ClinGen Dosage Sensitivity Curation Page

SLC38A5

  • Curation Status: Complete

Location Information

Select assembly: (NC_000023.10) (NC_000023.11)
  • Haploinsufficiency score: 0
  • Strength of Evidence (disclaimer): No evidence for dosage pathogenicity

Haploinsufficiency phenotype comments:

Froyen et al. (2007) describe three brothers with non-syndromic intellectual disability and a 50 kb deletion involving both the SLC38A5 and FTSJ1 genes (PMID: 17333282). The authors postulate that FTSJ1 is the gene responsible for the phenotype in these individuals, as mutations in this gene had previously been identified in others with X-linked syndromic intellectual disability. However, they remark that a role for SLC38A5 could not be definitively ruled out.

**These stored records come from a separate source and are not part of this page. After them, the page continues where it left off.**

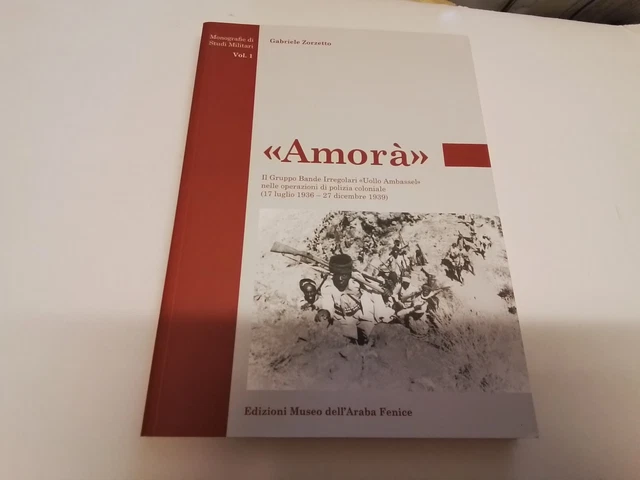 AMORA', IL GRUPPO BANDE IRREGOLARI UOLLO AMBASSEL, G. Zorzetto, 16s24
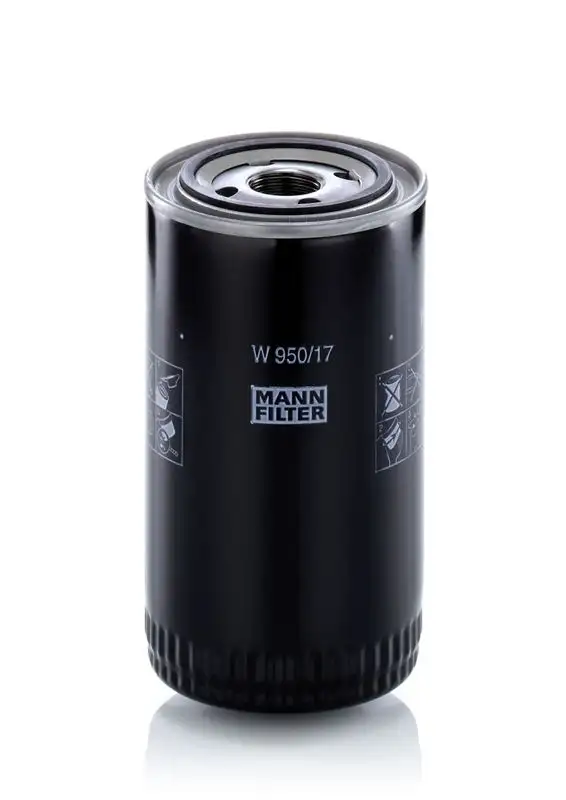 MANN W95017 Yağ Filtresi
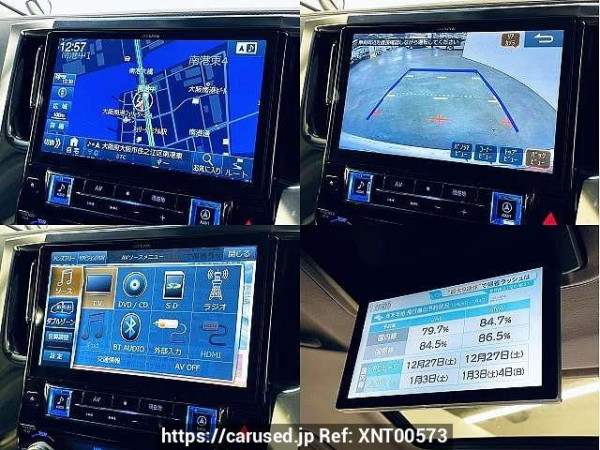 Used 2019 AT toyota alphard DBA-AGH30W Image[6]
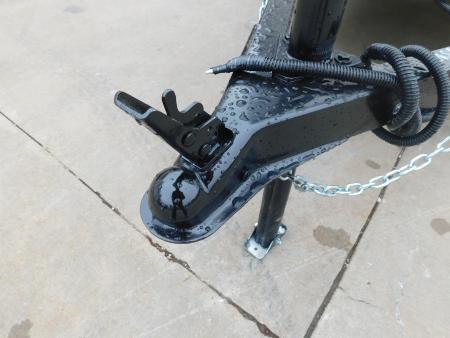 New 2026 Arising 5X8 2990 GVWR Ramp Door Cargo / Enclosed Trailer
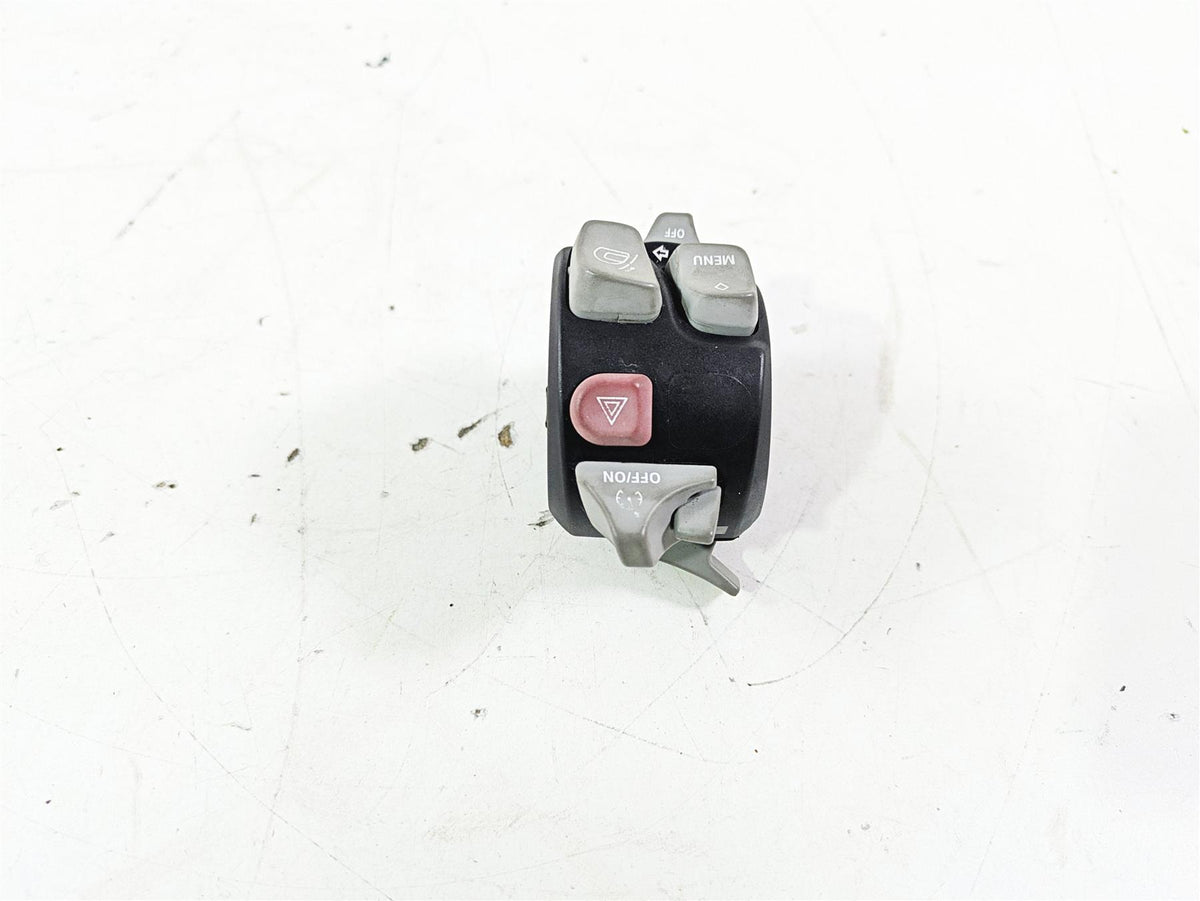 2015 BMW K1600 GT K48 Left Hand Control Switch Cruise Menu 61318546307 {{ shop.shopifyCountryName }} - Mototech271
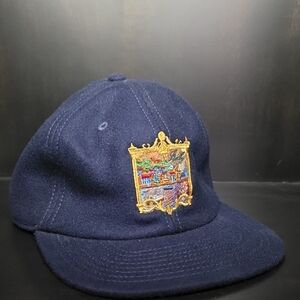 Pirate Worldwide Wool Navy Blue Italy Cap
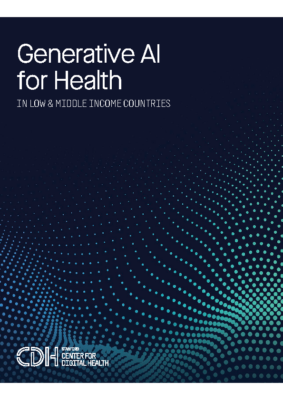 Generative AI for Health in low & middle income countries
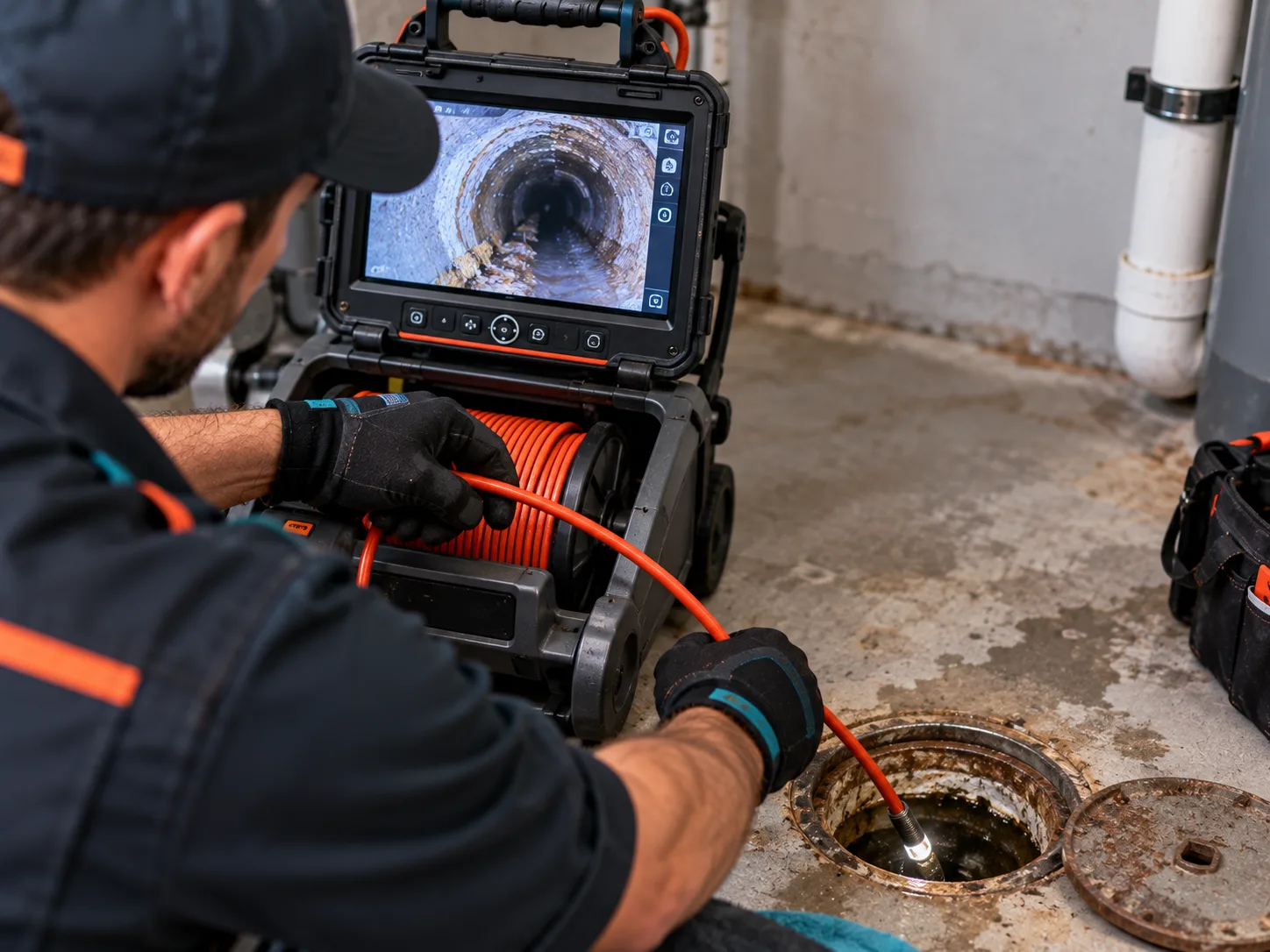 Clogged Drain Service company in Kingfield, ME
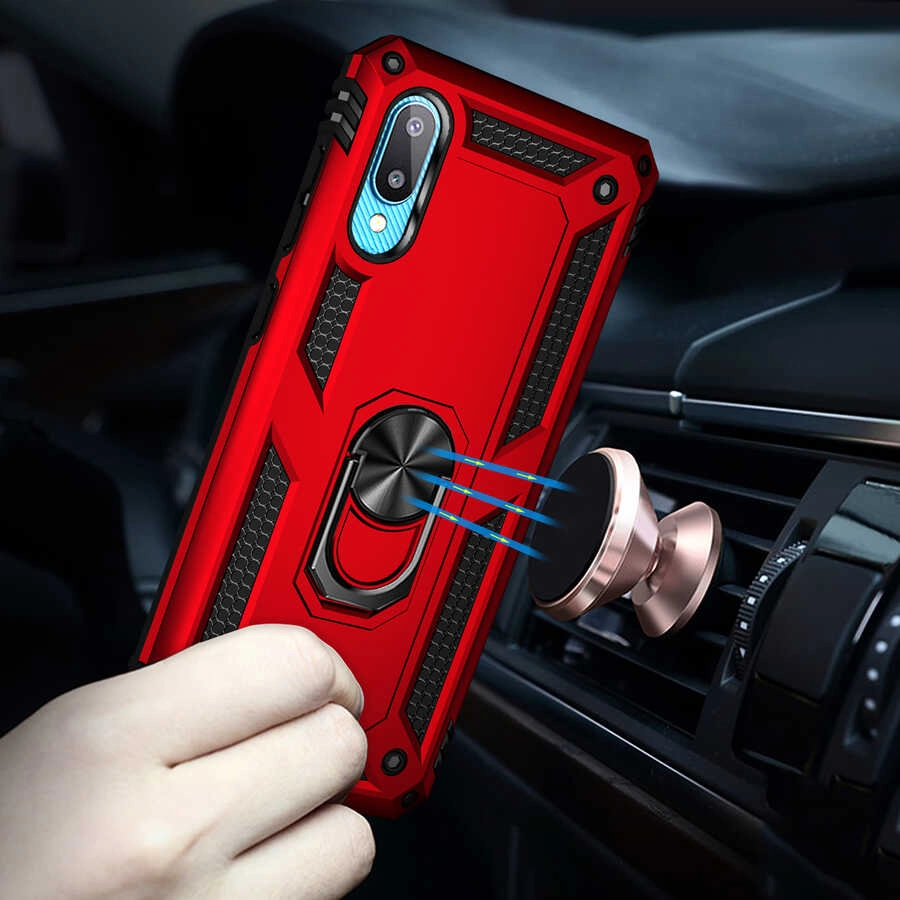 Galaxy Uyumlu A02 Kılıf Zore Vega Kapak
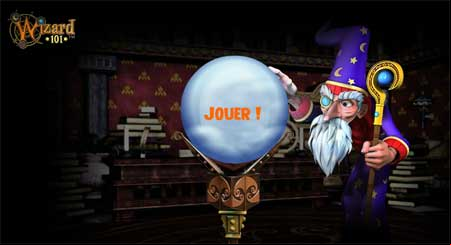 Nouveau jeu mmorpg - wizard 101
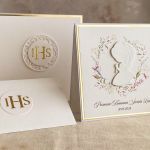 Kartka na komunię z pudełkiem i kopertą, 65D - Kartka na komunię z pudełkiem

The loss-of-function and triplosensitivity ratings for genes on the X chromosome are made in the context of a male genome to account for the effects of hemizygous duplications or nullizygous deletions. In contrast, disruption of some genes on the X chromosome causes male lethality and the ratings of dosage sensitivity instead take into account the phenotype in female individuals. Factors that may affect the severity of phenotypes associated with X-linked disorders include the presence of variable copies of the X chromosome (i.e. 47,XXY or 45,X) and skewed X-inactivation in females.

  • Triplosensitivity score: 0
  • Strength of Evidence (disclaimer): No evidence for dosage pathogenicity

Triplosensitivity phenotype comment:

No duplications involving only SLC38A5 have been reported at this time. A large, 5 Mb duplication involving SLC38A5 in addition to many other genes, including other genes thought to be involved in X-linked nonsyndromic intellectual disability, has been reported (PMID:16900295).

The loss-of-function and triplosensitivity ratings for genes on the X chromosome are made in the context of a male genome to account for the effects of hemizygous duplications or nullizygous deletions. In contrast, disruption of some genes on the X chromosome causes male lethality and the ratings of dosage sensitivity instead take into account the phenotype in female individuals. Factors that may affect the severity of phenotypes associated with X-linked disorders include the presence of variable copies of the X chromosome (i.e. 47,XXY or 45,X) and skewed X-inactivation in females.